A couple years ago, a friend of mine was dealing with some food allergies, and hit a point where winter roots vegetables were all her body could tolerate. She ate a lot of beets that winter (along with carrots, parsnips, rutabagas and sweet potatoes). She was the first one to introduce me pureed beet soup, totally unlike the borscht of my childhood. It was simple, beets cooked in a little chicken broth, with some onion thrown in for added sweetness. She would do batches with both red and golden beets and then pour them into bowls from pitchers, swirling designs into the bowls. A hunk of spelt bread from a local bakery on the side and we felt like we were eating something special.
Tonight I felt a change in the air as I walked home, a slight touch of spring. It made me crave salad, but not one that was completely summery. I ran into my local produce market and grabbed a head of butter lettuce, grape tomatoes, red onion, cucumber, a couple of lemons and a bunch of beets. The beets gave the springy salad a winter tie in, as if to tell my palate that it could start looking forward to spring, but don’t get too excited yet. I went home and popped the beets into a pot of water, just cutting off the ends but not peeling them. A couple of years ago, I learned from a friend that if you cook them with the skins on, and then run them under water after they are cooked, you can slide the skins right off. If I don’t roast them, I always cook them like that (it’s fun to rub the skins away and have them come up to clean and perfect with so little effort). I cut up one of the smaller beets and ate it tumbled into my salad. The greens I sauteed separately with a little red onion and then combined them with the rest of the beets, to take to a potluck tomorrow night. I hope everyone else likes beets as much as I do.
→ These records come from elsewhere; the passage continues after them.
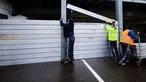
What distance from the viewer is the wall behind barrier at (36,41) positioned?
14.6 feet

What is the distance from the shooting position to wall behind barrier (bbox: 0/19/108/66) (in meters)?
4.46

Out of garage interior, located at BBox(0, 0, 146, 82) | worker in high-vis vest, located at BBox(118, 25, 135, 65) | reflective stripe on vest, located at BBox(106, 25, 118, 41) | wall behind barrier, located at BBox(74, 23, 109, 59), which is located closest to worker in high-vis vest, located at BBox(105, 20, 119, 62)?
reflective stripe on vest, located at BBox(106, 25, 118, 41)

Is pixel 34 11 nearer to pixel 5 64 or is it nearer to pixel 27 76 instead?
pixel 5 64

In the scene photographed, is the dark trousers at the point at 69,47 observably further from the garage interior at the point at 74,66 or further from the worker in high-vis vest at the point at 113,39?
the worker in high-vis vest at the point at 113,39

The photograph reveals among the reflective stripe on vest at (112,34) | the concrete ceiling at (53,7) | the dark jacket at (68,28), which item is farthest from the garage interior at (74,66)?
the dark jacket at (68,28)

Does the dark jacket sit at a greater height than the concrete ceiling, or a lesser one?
lesser

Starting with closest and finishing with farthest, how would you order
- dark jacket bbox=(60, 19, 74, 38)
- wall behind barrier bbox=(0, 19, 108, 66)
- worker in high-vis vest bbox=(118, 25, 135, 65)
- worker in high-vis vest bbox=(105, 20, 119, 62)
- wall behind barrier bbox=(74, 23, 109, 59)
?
worker in high-vis vest bbox=(118, 25, 135, 65), wall behind barrier bbox=(0, 19, 108, 66), dark jacket bbox=(60, 19, 74, 38), worker in high-vis vest bbox=(105, 20, 119, 62), wall behind barrier bbox=(74, 23, 109, 59)

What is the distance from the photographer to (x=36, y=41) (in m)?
4.75

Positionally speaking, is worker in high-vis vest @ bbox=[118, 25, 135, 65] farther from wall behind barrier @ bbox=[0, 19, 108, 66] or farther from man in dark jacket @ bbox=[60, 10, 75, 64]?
man in dark jacket @ bbox=[60, 10, 75, 64]

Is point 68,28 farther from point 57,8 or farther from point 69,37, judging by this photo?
point 57,8

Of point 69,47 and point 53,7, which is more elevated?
point 53,7

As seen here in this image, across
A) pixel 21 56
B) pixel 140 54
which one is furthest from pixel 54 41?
pixel 140 54

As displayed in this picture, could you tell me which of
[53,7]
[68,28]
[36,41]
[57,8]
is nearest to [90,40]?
[68,28]

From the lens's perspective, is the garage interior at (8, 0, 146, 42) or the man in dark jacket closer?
the man in dark jacket
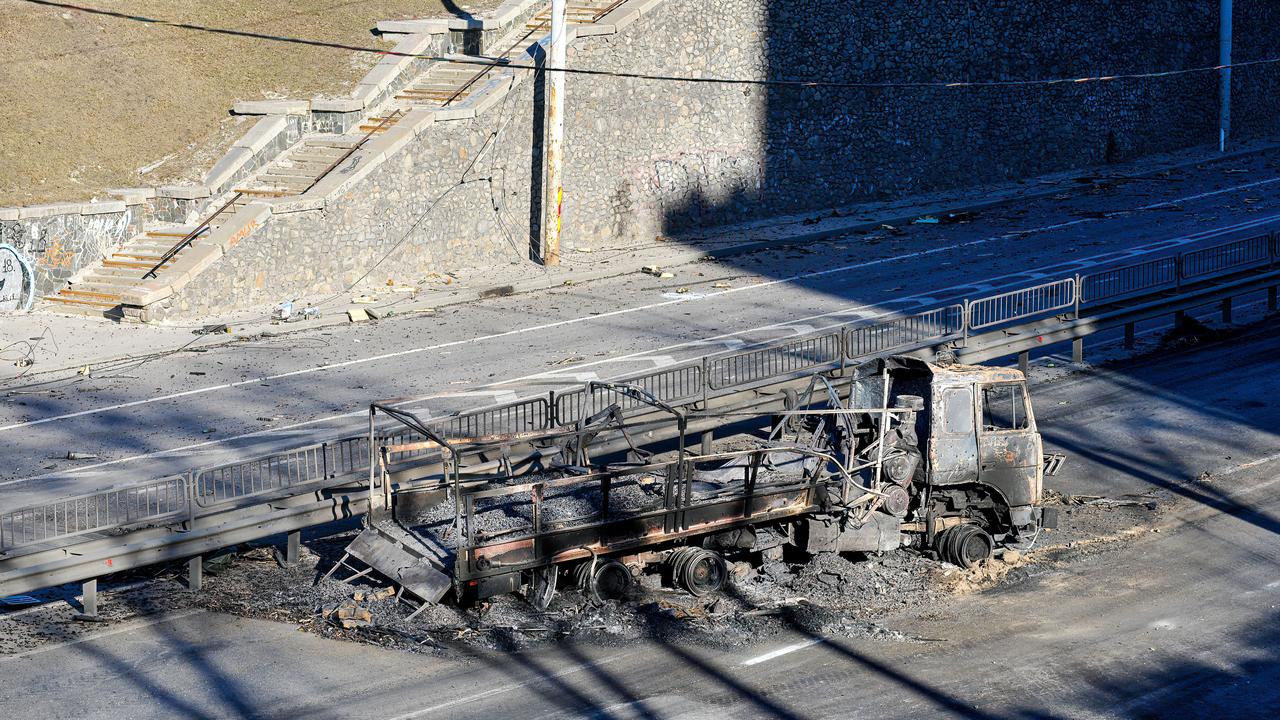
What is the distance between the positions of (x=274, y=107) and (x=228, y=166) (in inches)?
91.0

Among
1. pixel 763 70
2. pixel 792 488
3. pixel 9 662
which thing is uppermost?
pixel 763 70

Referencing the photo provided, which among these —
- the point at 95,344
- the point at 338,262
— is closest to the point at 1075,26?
the point at 338,262

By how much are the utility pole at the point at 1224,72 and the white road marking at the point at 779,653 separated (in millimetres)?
37021

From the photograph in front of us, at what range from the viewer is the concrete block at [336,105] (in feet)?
102

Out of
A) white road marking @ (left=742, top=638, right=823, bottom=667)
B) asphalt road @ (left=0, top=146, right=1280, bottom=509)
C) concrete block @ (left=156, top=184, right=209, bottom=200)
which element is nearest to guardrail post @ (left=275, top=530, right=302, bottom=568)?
asphalt road @ (left=0, top=146, right=1280, bottom=509)

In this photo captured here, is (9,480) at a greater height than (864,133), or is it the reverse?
(864,133)

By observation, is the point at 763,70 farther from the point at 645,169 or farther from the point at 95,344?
the point at 95,344

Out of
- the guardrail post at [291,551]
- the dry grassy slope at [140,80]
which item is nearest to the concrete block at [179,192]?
the dry grassy slope at [140,80]

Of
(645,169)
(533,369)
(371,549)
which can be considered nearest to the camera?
(371,549)

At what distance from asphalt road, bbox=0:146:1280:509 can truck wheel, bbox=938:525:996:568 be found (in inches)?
214

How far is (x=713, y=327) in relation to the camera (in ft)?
82.7

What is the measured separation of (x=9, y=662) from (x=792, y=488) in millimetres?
7163

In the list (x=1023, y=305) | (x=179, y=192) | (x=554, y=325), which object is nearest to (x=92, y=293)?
(x=179, y=192)

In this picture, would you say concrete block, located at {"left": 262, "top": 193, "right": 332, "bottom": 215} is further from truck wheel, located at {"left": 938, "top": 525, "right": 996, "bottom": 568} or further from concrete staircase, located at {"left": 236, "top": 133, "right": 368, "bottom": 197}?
truck wheel, located at {"left": 938, "top": 525, "right": 996, "bottom": 568}
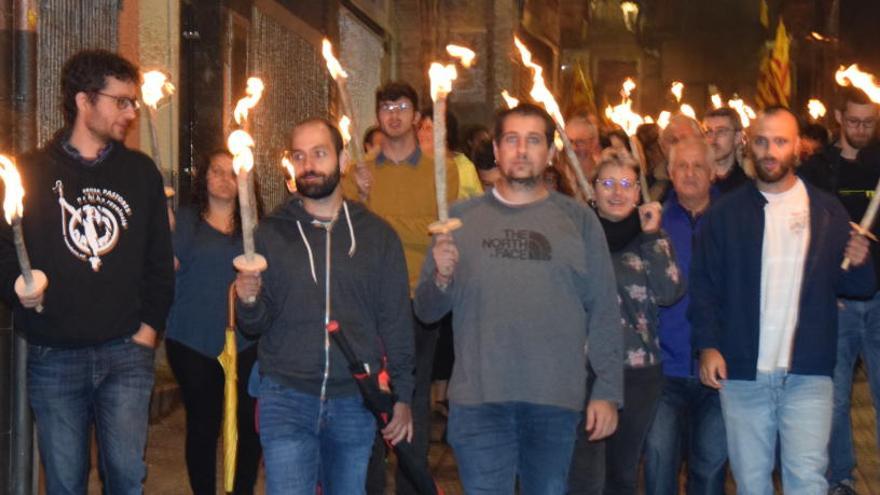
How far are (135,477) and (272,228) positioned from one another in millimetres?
1219

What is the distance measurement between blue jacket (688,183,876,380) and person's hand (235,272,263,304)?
225 cm

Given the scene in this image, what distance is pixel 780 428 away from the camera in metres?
6.72

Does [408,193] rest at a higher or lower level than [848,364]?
higher

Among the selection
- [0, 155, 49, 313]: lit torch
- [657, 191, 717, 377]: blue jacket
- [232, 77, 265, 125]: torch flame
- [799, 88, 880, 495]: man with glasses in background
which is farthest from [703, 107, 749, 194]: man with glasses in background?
[0, 155, 49, 313]: lit torch

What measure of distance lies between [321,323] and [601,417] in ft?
3.94

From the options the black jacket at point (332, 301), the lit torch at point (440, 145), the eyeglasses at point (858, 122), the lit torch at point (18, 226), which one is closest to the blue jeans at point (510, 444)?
the black jacket at point (332, 301)

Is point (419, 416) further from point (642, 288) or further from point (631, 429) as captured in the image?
point (642, 288)

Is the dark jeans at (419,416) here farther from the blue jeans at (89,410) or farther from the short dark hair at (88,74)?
the short dark hair at (88,74)

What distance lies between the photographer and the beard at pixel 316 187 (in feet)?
19.8

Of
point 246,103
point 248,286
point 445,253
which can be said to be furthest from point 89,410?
point 445,253

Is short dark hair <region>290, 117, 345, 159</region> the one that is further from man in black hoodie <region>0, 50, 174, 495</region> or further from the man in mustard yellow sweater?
the man in mustard yellow sweater

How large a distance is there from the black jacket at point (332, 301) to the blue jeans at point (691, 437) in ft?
5.52

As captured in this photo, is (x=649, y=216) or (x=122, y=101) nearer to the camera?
(x=122, y=101)

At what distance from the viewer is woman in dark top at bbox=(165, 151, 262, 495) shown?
756 cm
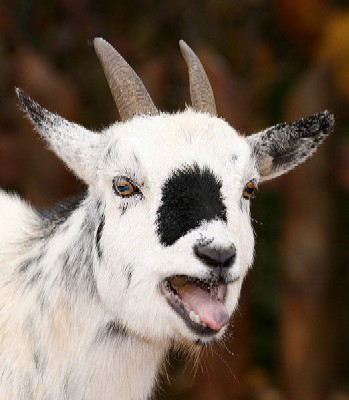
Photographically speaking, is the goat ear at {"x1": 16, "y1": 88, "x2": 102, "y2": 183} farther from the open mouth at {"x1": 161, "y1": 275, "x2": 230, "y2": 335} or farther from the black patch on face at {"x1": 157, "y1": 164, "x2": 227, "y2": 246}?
the open mouth at {"x1": 161, "y1": 275, "x2": 230, "y2": 335}

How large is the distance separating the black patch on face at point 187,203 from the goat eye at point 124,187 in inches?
8.3

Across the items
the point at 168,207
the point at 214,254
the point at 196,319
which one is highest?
the point at 168,207

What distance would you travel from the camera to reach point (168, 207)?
574 cm

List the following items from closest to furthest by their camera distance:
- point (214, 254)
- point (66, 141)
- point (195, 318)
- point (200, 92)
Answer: point (214, 254) < point (195, 318) < point (66, 141) < point (200, 92)

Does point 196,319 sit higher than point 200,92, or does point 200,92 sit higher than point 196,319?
point 200,92

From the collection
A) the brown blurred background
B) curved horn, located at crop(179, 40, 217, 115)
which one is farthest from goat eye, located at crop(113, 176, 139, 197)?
the brown blurred background

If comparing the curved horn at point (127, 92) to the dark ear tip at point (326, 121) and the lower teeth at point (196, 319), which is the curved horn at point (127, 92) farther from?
the lower teeth at point (196, 319)

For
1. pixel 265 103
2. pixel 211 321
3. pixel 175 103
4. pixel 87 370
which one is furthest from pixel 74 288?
pixel 265 103

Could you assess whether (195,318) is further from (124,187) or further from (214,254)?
(124,187)

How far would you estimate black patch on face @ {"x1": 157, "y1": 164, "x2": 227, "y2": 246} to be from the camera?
18.5 ft

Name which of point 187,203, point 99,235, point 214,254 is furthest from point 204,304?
point 99,235

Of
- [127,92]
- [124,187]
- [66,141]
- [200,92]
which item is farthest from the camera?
[200,92]

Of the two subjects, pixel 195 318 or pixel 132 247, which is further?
pixel 132 247

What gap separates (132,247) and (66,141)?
80cm
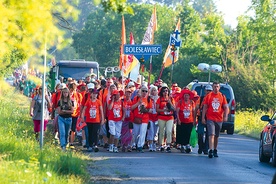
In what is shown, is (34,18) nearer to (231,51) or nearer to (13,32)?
(13,32)

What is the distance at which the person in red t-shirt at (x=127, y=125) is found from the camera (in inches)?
918

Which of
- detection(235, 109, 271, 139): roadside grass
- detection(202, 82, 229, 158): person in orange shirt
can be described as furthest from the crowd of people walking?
detection(235, 109, 271, 139): roadside grass

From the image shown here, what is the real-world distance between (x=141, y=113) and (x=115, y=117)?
0.65 metres

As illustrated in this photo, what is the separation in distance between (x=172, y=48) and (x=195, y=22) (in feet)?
140

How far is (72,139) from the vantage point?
23.9 metres

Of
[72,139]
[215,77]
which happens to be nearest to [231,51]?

I don’t think I’ve ever had a beet.
What the hell kind of life have I been living?
I’m the oddball in my family who doesn’t like beets. They really like the hard-boiled eggs in the bbet juice as well.
i wish i weren’t missing the potluck, i’d love to try beets!
You’re missing out, beets are good stuff!
nice entry here. if you added some nutritional facts and touched this up just a little but, you’d have a ready-made quick-read piece on the benefits of beets. health mags are looking for little sidebars like this all the time.
i like the bit about the boyfriend’s mother, too.
wish i were going to that potluck. 🙂
Yum! I love beets but don’t eat them often enough.